On these recent visits, it occurred to me how different my life is now than my children’s. And how different their lives are than my life was when I was their age (in my thirties). Each of them spent most of the weekdays they were here on their laptops working. My daughter has billable hour requirements she has to meet, and my son wanted to minimize the vacation days he had to take. Even when they are in their home cities, my children spend some days working from their homes (my son regularly, and my daughter occasionally), so their time in my house probably didn’t seem unusual to them.

In my thirties, I, too, was focused on my career, even though I had kids at that age and they do not. But it was easier in the 1980s and ’90s to separate work and family time. When I was at work, I worked. I didn’t have social media accounts to check, and I had almost no personal email in those days. When I was at home, I dealt with family and household issues. My thoughts might have sometimes been on what I needed to do at the office, but I didn’t have Internet connections and 24/7 smartphone access tethering me to the job. On vacations, I only checked voice mail occasionally.

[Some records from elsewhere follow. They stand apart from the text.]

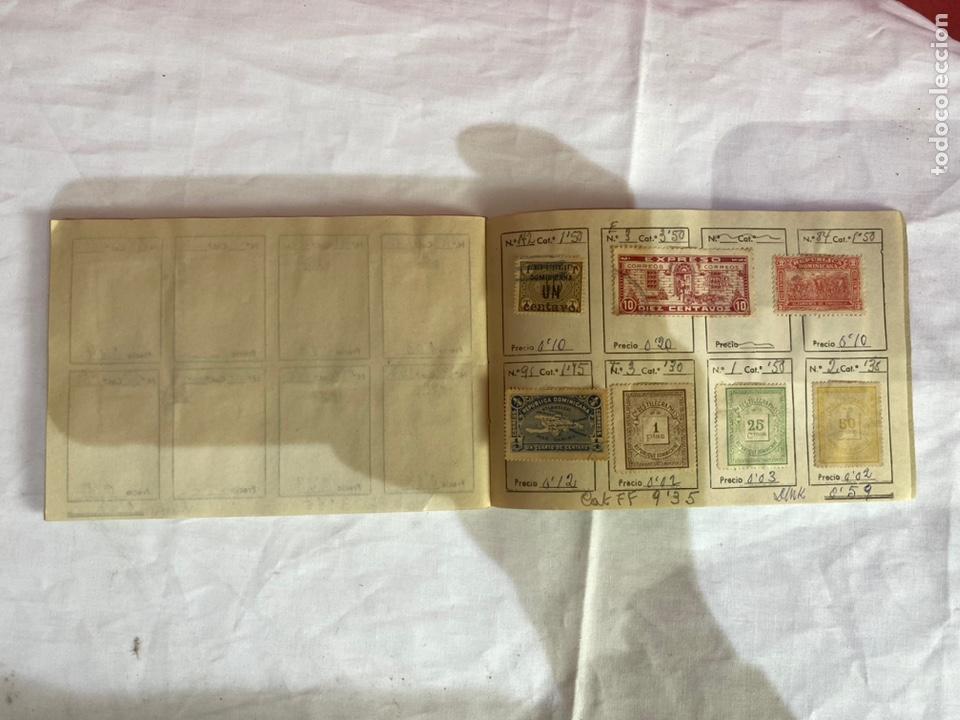 Sellos: Álbum de sellos Domincana antiguos. Coleccion 141 sellos . Ver fotos - Foto 18 - 261792760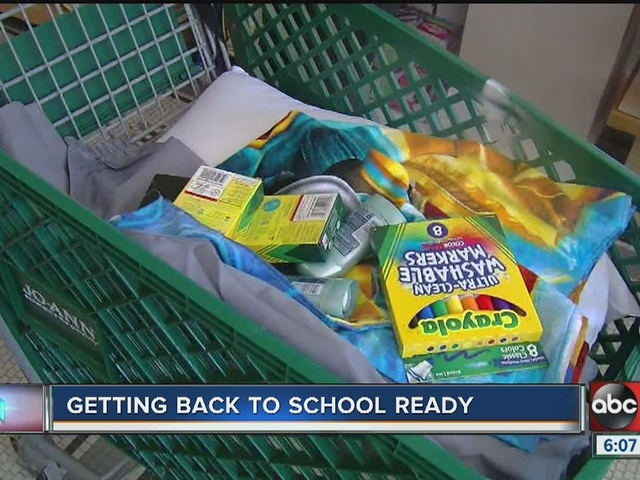 FREE school supplies are available at the Back to School Bash being held…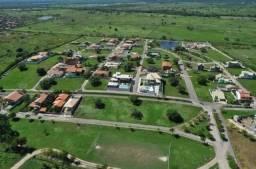 Invista no seu bem estar morando no melhor Condomínio do Maranguape!!!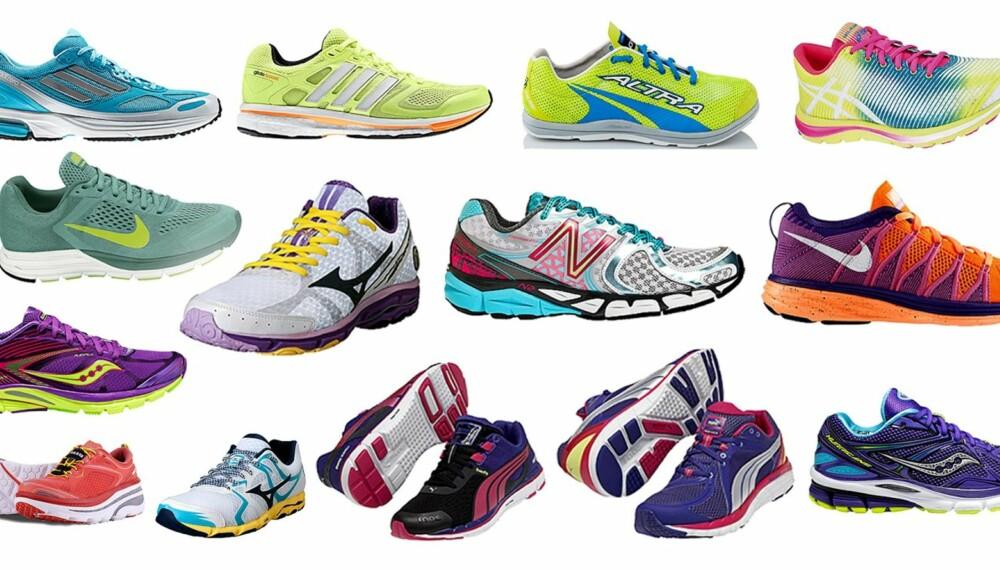 JOGGESKO: Klikk Helse og ShapeUp har i samarbeid med Löplabbet testet 14 par joggesko.
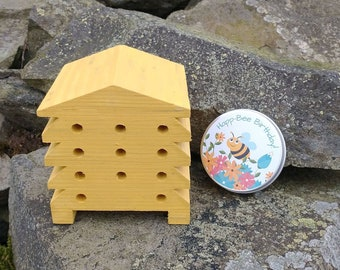 Happ-Bee Birthday Gift Set - Mustard Yellow Beehive Bee Hotel Bug House and Wildflower Seed Bombs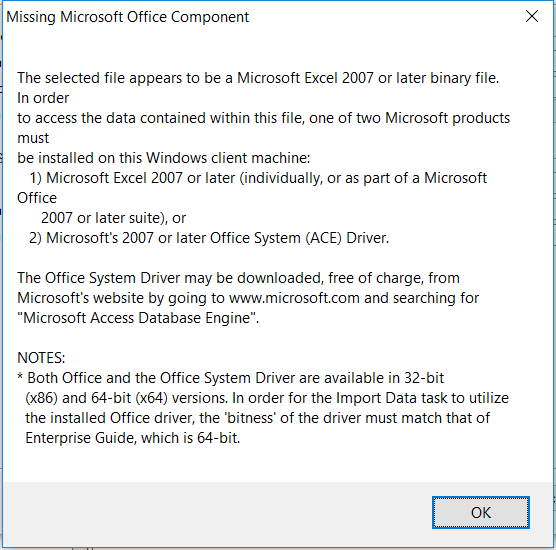 Datasheet view issue even after 2007 office system driver: data.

I could get away from work, at least for a few days. My children do not have that luxury. They have separate work and home laptops, but they have access to everything everywhere.

And my time now? I no longer work solidly from 8:00am to 6:00pm on weekdays, plus several hours on the weekends. My time is flexible, and that flexibility is the primary reason I retired. But I still consider myself to be working. I work as a writer and blogger. I serve on committees for charitable organizations. I take on occasional paid mediation cases. But for the most part, my time is my own to schedule. When I am too busy, I have only myself to blame.

Moreover, I set annual objectives for myself—how much I will write, what marketing I will do, and what volunteer commitments I will make. I also set objectives for family activities. I mark my progress toward all my objectives twice a month, with a formal review about quarterly.

For example, I try to work on writing about 30 hours a week. But that time seems to dissipate in meetings and webinars and blog posts, instead of getting applied toward my novel. In the past two months, I added about 35,000 words to the novel. Not bad, but I wanted to be finished with this first draft by now, and I still have about 10,000 words to go. I will not meet my objective on my novel this quarter.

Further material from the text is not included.